[Task objective]: Reproduce the listing from the line that contains "How far between [76,137] and [219,158]?" through the end of the listing, with both ends included. Leave the pictures out of your answer.

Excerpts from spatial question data
[START]

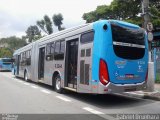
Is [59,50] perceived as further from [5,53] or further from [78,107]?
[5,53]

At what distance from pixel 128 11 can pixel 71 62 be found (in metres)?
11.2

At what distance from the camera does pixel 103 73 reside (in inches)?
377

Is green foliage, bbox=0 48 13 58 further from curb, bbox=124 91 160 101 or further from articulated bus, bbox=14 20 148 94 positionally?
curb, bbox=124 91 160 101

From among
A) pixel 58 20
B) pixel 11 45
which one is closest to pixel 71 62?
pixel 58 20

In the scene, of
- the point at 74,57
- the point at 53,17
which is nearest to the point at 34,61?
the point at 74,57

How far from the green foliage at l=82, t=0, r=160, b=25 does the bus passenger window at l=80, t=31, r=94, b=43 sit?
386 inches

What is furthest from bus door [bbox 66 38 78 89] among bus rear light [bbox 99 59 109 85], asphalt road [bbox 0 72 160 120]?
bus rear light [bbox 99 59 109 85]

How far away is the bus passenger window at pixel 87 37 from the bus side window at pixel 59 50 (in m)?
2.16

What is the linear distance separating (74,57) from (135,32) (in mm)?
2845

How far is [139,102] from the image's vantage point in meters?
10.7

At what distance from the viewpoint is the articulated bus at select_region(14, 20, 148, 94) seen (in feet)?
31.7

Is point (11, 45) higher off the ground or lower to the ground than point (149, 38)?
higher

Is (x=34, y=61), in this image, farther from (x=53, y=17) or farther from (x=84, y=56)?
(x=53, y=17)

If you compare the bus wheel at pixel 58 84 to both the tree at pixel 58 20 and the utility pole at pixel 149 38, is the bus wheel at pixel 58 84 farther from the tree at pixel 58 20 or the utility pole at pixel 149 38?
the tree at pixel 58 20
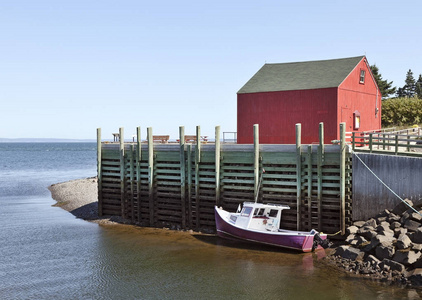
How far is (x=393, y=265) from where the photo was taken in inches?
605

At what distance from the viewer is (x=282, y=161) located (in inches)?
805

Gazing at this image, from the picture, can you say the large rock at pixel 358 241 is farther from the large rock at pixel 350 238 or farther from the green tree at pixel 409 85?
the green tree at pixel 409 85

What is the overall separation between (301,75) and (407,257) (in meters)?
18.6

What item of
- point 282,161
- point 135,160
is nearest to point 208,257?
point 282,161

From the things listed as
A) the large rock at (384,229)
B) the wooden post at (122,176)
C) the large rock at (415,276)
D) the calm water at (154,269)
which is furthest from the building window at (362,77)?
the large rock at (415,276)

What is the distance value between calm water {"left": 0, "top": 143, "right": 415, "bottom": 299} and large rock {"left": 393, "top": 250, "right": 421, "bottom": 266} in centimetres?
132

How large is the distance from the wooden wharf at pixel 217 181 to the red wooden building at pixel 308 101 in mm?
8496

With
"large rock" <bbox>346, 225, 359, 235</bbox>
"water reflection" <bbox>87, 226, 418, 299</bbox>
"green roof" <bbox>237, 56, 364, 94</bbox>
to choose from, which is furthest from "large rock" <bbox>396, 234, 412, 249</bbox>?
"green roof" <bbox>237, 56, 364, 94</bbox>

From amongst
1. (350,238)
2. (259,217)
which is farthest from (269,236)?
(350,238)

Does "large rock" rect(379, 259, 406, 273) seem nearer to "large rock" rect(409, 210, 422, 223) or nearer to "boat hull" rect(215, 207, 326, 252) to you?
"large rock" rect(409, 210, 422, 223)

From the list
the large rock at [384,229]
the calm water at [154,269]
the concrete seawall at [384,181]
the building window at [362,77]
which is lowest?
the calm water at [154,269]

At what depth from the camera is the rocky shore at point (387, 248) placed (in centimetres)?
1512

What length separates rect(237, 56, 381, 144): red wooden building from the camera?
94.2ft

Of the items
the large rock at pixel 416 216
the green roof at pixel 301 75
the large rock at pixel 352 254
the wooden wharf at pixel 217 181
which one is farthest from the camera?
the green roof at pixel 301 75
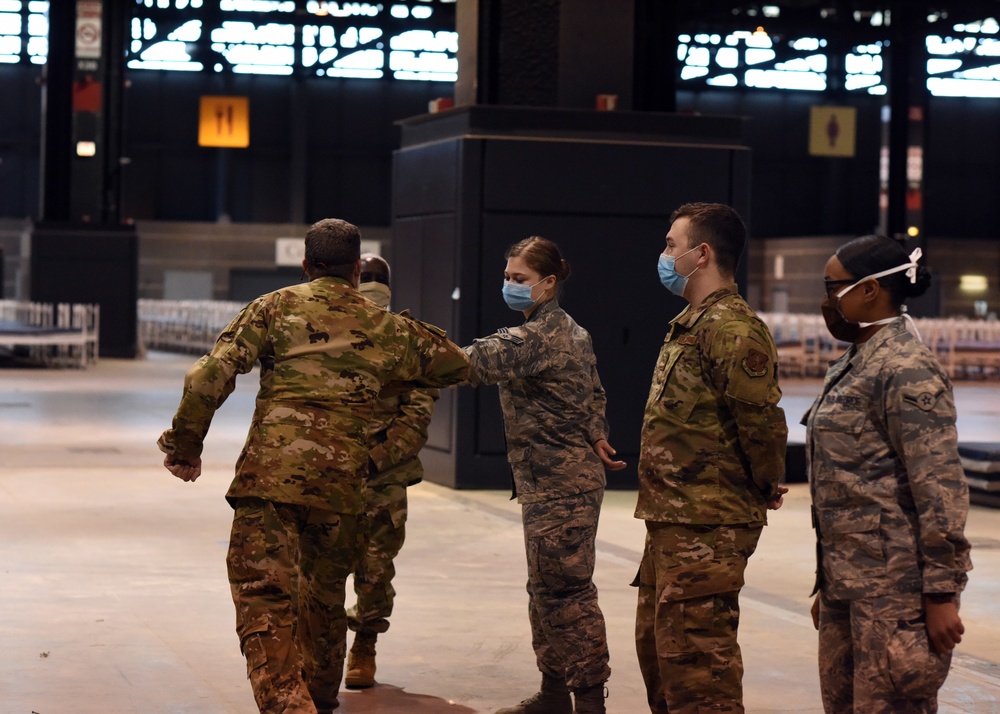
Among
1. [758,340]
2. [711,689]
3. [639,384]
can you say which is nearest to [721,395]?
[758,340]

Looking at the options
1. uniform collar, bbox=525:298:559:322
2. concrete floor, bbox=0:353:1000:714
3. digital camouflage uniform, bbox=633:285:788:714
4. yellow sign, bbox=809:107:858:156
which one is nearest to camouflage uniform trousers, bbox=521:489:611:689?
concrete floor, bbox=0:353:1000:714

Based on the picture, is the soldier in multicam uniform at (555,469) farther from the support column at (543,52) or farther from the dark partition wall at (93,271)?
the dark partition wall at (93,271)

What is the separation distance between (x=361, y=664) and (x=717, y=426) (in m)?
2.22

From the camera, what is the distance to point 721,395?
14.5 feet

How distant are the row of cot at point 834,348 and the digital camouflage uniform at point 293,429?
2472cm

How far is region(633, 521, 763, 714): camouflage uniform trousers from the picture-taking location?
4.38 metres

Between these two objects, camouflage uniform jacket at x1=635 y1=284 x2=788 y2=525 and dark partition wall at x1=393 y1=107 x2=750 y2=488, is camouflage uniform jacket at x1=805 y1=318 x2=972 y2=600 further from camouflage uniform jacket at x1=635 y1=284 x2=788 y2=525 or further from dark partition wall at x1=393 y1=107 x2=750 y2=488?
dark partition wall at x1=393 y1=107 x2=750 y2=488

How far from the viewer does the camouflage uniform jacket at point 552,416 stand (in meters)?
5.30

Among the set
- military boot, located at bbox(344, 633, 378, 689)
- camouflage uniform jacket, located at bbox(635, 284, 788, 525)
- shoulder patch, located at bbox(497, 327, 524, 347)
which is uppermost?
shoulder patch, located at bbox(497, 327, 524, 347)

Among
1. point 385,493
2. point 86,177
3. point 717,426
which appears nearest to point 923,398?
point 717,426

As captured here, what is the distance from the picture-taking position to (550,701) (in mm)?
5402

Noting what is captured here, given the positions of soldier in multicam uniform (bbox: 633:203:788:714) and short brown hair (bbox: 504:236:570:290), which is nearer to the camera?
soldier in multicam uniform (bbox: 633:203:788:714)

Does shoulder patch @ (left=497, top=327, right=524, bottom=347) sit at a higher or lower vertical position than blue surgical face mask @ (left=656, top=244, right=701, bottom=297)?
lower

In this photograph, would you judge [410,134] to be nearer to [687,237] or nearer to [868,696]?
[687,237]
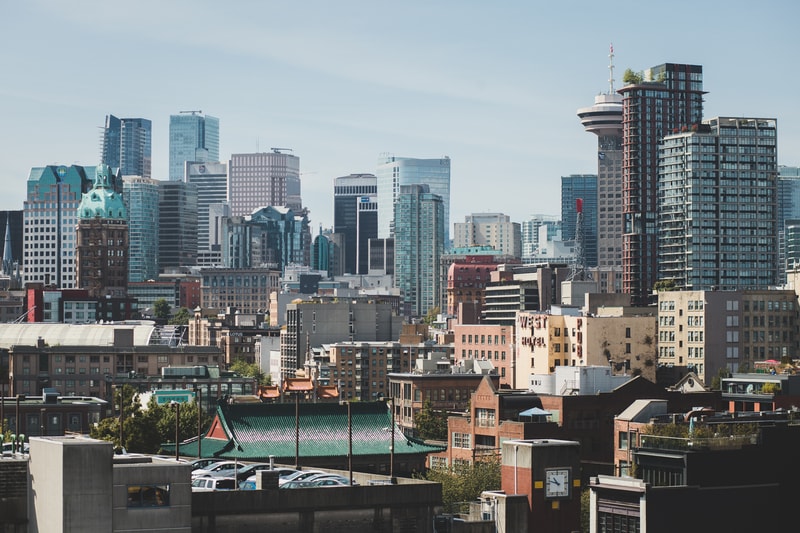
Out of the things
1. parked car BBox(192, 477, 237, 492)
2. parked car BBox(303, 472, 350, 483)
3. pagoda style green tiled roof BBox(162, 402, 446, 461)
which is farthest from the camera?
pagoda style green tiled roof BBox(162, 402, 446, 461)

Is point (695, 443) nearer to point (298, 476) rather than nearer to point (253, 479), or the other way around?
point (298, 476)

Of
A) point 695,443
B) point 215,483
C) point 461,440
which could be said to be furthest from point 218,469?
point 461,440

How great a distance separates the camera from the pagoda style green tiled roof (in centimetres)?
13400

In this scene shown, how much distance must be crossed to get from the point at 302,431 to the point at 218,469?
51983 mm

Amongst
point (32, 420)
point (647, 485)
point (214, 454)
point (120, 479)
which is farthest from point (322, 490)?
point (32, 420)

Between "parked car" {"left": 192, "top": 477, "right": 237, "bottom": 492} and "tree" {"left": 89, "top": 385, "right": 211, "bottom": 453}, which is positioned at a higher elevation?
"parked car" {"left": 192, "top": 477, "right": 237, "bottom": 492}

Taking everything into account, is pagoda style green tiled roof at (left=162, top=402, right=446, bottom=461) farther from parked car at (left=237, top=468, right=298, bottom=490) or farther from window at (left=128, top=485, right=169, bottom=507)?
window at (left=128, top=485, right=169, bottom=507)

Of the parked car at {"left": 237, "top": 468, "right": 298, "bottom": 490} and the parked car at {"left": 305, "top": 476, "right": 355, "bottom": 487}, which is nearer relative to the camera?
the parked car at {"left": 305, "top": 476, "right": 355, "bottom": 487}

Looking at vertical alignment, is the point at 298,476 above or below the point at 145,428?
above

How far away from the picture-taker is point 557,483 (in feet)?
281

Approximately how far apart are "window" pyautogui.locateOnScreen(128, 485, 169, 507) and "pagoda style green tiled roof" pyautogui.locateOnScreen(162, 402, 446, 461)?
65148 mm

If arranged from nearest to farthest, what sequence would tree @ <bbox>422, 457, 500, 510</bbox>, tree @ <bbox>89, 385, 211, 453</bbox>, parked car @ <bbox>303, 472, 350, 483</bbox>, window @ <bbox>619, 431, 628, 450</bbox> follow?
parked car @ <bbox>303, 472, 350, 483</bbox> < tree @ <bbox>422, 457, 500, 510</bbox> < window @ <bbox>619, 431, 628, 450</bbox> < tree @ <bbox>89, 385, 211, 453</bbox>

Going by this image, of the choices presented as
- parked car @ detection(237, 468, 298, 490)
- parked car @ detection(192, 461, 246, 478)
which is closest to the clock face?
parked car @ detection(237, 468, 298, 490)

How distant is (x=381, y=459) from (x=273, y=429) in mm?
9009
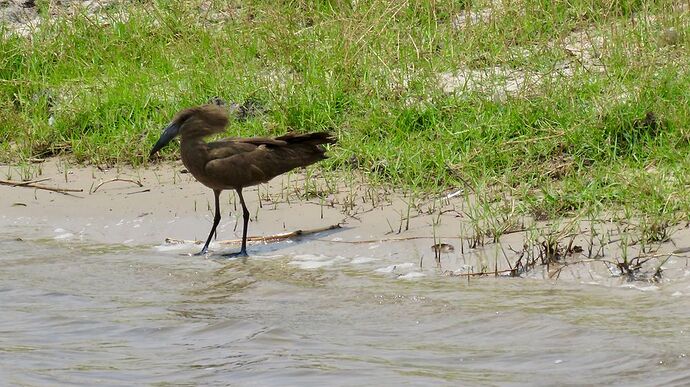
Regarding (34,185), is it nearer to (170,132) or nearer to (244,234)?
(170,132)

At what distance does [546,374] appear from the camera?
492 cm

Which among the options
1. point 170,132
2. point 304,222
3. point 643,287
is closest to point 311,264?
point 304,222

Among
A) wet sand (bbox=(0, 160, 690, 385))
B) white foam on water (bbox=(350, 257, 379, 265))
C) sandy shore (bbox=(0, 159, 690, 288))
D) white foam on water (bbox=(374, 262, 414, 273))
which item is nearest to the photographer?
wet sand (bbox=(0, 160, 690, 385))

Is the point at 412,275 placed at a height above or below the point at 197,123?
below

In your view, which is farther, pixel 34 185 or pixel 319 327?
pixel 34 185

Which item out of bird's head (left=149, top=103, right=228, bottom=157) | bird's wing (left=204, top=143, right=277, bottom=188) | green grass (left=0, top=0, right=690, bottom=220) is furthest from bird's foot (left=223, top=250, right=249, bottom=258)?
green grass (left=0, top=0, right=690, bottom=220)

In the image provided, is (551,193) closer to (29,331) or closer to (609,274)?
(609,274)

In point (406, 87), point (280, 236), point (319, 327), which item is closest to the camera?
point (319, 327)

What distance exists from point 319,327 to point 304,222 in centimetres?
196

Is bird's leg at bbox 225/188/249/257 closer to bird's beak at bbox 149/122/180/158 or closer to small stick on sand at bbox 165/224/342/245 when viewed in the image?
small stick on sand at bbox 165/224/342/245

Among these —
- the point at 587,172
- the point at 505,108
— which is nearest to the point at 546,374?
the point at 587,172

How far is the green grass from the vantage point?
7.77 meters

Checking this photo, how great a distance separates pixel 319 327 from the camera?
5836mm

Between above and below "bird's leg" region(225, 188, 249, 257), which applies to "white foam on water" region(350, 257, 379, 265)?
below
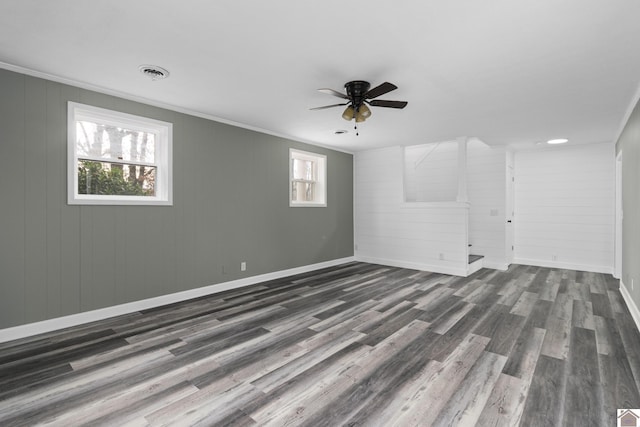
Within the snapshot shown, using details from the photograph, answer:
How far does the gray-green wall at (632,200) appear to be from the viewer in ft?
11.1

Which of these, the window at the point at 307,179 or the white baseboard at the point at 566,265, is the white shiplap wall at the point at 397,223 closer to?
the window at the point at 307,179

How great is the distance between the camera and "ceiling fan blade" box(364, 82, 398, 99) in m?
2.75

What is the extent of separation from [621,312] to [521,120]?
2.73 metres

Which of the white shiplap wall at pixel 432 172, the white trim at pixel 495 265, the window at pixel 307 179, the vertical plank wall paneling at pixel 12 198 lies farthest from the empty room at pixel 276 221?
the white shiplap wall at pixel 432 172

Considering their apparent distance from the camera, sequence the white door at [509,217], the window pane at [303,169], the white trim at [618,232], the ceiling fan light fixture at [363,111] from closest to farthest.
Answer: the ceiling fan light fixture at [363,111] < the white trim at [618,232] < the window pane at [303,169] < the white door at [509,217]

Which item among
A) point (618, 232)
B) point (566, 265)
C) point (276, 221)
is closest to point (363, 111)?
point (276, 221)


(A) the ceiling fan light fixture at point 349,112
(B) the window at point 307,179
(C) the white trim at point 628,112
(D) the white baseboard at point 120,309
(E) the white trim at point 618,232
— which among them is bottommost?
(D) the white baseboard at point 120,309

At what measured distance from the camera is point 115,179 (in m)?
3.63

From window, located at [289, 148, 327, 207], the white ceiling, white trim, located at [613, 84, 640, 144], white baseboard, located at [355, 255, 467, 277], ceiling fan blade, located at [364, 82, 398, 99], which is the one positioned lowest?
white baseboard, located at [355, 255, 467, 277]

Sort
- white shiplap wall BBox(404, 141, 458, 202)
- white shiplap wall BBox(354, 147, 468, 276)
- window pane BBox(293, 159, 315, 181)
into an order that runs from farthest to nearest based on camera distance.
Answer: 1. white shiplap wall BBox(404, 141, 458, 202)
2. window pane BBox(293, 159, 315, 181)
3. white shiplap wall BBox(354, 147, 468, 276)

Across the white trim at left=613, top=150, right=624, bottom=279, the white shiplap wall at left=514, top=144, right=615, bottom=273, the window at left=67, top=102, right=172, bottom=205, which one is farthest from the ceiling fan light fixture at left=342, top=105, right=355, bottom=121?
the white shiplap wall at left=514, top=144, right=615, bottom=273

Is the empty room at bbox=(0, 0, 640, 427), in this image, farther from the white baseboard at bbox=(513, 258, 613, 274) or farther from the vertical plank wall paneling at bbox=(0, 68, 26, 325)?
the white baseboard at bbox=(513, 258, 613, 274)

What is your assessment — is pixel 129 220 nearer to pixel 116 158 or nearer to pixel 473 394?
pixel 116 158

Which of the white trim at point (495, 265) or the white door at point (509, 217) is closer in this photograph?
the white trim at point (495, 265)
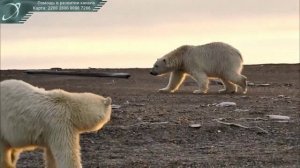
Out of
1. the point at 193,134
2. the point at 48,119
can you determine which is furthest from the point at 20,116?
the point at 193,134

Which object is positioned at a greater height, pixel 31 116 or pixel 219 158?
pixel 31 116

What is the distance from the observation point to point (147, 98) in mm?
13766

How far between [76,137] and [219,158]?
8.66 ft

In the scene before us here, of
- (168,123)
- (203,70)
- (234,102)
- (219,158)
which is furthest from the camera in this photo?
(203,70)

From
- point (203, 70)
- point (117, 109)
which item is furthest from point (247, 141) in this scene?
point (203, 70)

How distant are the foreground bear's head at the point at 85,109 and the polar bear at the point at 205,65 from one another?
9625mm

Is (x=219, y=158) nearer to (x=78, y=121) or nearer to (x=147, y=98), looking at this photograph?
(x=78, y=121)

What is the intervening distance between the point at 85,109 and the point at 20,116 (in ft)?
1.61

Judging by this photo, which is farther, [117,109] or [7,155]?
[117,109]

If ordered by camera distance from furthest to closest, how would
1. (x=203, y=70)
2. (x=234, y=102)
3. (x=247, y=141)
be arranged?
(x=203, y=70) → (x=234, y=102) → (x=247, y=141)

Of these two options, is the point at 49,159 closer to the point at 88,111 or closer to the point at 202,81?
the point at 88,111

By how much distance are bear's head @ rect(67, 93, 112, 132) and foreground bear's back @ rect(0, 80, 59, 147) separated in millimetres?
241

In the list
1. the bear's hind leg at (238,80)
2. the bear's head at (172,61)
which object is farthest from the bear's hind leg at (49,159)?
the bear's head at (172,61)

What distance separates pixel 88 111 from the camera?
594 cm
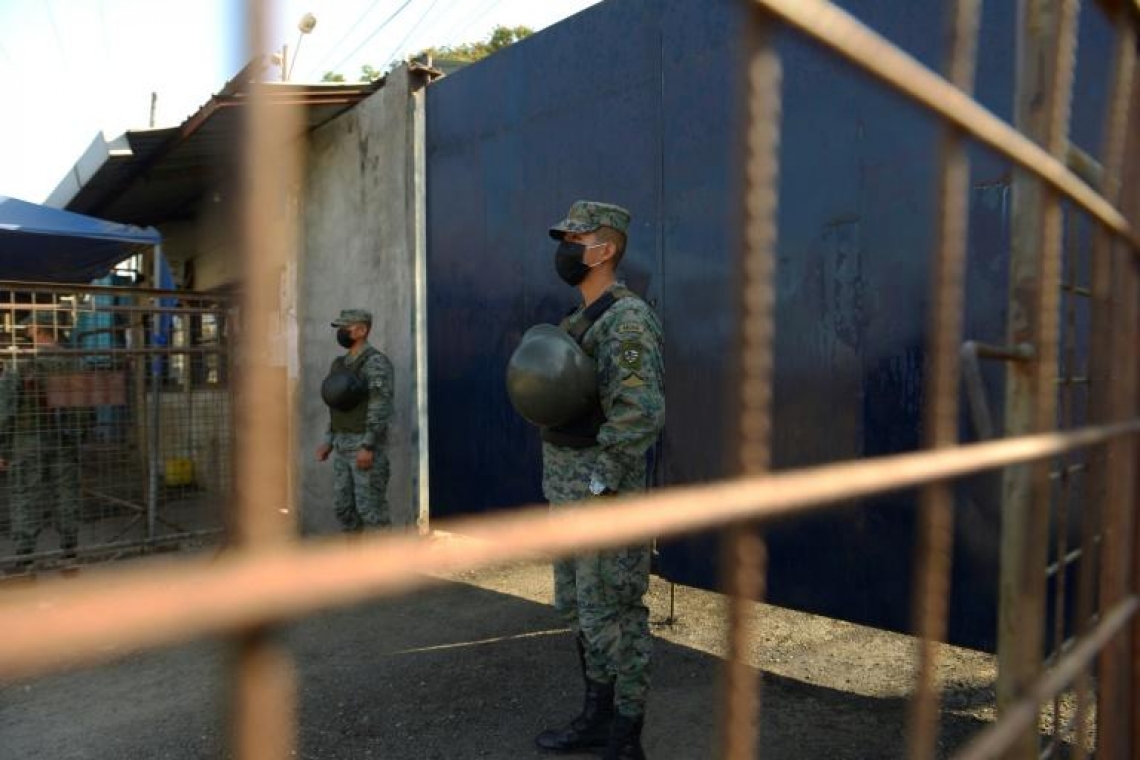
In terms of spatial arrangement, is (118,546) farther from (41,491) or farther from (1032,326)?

[END]

[Solution to the problem]:
How far between [76,137] and [219,158]?
8.66 ft

In the scene before us here, of
- (168,123)
- (203,70)
- (234,102)
- (219,158)
which is furthest from the camera in this photo?
(203,70)

From
- point (203, 70)
- point (117, 109)
which item is furthest from point (247, 141) in this scene?
point (203, 70)

How distant are the foreground bear's head at the point at 85,109 and the polar bear at the point at 205,65 from one another?
9625mm

Is (x=219, y=158) nearer to (x=78, y=121) or nearer to (x=147, y=98), looking at this photograph?
(x=78, y=121)

What is the intervening distance between the point at 85,109 and the point at 20,116 (in ft)?
1.61

Judging by this photo, which is farther, [117,109] or [7,155]?
[117,109]

If ordered by camera distance from furthest to closest, how would
1. (x=203, y=70)
2. (x=234, y=102)
3. (x=247, y=141)
be arranged?
(x=203, y=70) → (x=234, y=102) → (x=247, y=141)

Of these two options, is the point at 49,159 closer to the point at 88,111 or closer to the point at 202,81?
the point at 88,111

By how much distance are bear's head @ rect(67, 93, 112, 132) and foreground bear's back @ rect(0, 80, 59, 147) separated in millimetres?
241

In the list
1. the bear's hind leg at (238,80)
2. the bear's head at (172,61)
which object is farthest from the bear's hind leg at (49,159)?
the bear's head at (172,61)

What distance separates pixel 88 111 from the camera?
594 cm
In terms of spatial arrangement, is (118,546) farther from (41,491) or farther from (1032,326)?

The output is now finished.